TO DO => Return everything from the line containing "Tell me how" down to the line containing "0.14 metres", both of those lines included, copied character for character. Give only those lines.

PROVIDED DATA =>
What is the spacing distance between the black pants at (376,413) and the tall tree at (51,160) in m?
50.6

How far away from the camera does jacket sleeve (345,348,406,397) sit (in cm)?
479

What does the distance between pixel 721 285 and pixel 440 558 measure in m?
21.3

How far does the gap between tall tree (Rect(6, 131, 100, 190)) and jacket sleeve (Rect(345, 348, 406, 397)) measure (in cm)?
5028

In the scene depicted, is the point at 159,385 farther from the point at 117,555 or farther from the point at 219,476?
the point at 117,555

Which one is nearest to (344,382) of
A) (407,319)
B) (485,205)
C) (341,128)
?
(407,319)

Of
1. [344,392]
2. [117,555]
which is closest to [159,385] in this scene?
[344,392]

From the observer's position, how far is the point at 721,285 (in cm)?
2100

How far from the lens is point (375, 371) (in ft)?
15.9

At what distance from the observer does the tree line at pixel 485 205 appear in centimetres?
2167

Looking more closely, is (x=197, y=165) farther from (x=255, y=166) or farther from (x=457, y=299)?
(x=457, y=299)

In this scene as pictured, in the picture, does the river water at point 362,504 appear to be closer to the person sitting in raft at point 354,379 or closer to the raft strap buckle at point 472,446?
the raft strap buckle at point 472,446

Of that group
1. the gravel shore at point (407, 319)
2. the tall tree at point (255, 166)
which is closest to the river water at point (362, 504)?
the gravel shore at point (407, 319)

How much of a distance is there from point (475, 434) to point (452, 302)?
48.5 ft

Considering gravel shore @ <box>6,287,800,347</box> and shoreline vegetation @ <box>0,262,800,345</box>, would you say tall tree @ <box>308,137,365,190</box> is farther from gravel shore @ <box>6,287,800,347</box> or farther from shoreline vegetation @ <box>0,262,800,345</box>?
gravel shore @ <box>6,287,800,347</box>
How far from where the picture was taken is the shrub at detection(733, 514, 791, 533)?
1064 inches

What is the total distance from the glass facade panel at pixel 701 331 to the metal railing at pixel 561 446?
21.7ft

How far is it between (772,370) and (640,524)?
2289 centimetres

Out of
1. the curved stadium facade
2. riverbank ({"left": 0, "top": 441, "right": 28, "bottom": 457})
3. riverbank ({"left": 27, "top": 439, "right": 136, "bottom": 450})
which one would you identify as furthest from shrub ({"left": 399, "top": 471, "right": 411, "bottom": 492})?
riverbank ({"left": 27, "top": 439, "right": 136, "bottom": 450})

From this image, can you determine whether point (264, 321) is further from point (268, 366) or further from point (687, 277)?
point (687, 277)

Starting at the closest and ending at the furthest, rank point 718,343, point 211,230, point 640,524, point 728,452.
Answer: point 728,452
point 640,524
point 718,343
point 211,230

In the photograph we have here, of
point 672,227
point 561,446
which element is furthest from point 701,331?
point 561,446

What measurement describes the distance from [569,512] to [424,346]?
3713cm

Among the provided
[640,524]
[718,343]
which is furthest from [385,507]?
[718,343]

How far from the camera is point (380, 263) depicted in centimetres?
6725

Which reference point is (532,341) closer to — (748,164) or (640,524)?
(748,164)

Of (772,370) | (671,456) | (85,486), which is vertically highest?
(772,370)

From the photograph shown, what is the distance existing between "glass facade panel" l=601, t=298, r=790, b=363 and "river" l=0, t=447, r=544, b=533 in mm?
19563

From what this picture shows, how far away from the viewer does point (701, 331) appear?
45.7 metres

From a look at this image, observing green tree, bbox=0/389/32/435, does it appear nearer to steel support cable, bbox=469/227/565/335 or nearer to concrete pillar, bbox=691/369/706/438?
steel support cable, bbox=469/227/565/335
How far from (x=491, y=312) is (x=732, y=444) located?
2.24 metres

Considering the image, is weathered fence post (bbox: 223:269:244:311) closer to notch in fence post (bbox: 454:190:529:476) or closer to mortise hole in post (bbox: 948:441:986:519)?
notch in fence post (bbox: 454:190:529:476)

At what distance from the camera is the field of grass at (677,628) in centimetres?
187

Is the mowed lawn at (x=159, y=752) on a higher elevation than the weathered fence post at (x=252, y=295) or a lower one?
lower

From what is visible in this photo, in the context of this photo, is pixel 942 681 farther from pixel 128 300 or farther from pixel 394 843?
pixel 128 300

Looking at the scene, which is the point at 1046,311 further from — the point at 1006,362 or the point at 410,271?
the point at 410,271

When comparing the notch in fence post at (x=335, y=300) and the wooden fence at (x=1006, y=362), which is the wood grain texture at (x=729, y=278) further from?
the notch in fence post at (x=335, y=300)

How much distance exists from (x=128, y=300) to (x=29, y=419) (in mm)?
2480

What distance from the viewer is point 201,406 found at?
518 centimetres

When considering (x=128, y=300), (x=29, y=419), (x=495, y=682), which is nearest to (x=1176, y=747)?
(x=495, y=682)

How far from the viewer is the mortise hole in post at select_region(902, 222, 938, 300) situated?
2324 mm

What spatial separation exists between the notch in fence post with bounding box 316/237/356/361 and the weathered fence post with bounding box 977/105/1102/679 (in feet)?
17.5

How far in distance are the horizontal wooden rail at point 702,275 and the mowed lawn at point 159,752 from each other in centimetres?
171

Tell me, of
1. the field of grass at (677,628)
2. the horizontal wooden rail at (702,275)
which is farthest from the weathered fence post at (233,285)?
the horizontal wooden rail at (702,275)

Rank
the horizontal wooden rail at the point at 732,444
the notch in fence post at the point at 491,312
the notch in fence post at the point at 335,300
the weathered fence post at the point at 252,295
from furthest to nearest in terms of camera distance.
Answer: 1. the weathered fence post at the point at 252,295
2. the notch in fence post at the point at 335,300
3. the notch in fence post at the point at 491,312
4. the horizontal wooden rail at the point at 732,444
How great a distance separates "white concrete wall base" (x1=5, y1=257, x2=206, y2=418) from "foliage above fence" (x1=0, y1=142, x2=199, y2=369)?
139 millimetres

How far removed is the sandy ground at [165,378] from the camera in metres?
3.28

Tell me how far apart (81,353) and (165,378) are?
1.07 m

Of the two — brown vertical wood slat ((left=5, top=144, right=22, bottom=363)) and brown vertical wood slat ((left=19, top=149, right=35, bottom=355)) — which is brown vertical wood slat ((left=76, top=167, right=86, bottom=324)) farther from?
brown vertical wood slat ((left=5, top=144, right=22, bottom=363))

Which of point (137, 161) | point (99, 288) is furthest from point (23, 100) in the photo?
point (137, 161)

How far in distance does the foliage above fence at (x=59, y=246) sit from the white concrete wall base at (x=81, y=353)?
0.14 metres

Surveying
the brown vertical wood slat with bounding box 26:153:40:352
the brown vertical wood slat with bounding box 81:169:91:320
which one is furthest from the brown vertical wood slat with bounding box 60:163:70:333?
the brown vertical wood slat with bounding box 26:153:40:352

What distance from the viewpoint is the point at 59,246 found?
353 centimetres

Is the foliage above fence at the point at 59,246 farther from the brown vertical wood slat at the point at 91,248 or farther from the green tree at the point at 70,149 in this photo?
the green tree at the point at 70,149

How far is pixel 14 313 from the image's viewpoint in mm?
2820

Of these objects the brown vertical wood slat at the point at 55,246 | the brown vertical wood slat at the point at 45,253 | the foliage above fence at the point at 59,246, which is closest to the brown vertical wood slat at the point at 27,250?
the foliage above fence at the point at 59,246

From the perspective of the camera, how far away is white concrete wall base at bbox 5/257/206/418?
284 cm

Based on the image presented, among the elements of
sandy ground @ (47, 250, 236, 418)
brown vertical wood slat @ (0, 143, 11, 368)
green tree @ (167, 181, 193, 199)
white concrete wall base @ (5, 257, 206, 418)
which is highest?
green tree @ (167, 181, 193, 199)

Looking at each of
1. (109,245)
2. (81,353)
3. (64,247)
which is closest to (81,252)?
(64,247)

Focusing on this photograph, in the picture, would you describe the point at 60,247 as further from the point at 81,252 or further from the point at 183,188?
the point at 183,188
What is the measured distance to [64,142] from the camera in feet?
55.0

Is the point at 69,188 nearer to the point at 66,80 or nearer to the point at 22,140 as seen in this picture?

CORRECT RESPONSE =>
Tell me how far apart (81,353) and (165,378) are?
1.07 m

Of the two — brown vertical wood slat ((left=5, top=144, right=22, bottom=363)) and brown vertical wood slat ((left=19, top=149, right=35, bottom=355)) — which is brown vertical wood slat ((left=76, top=167, right=86, bottom=324)) farther from?
brown vertical wood slat ((left=5, top=144, right=22, bottom=363))

Which of point (137, 161) | point (99, 288) is furthest from point (23, 100) in the photo?
point (137, 161)

How far in distance does the foliage above fence at (x=59, y=246) sit from the white concrete wall base at (x=81, y=353)?
0.14 metres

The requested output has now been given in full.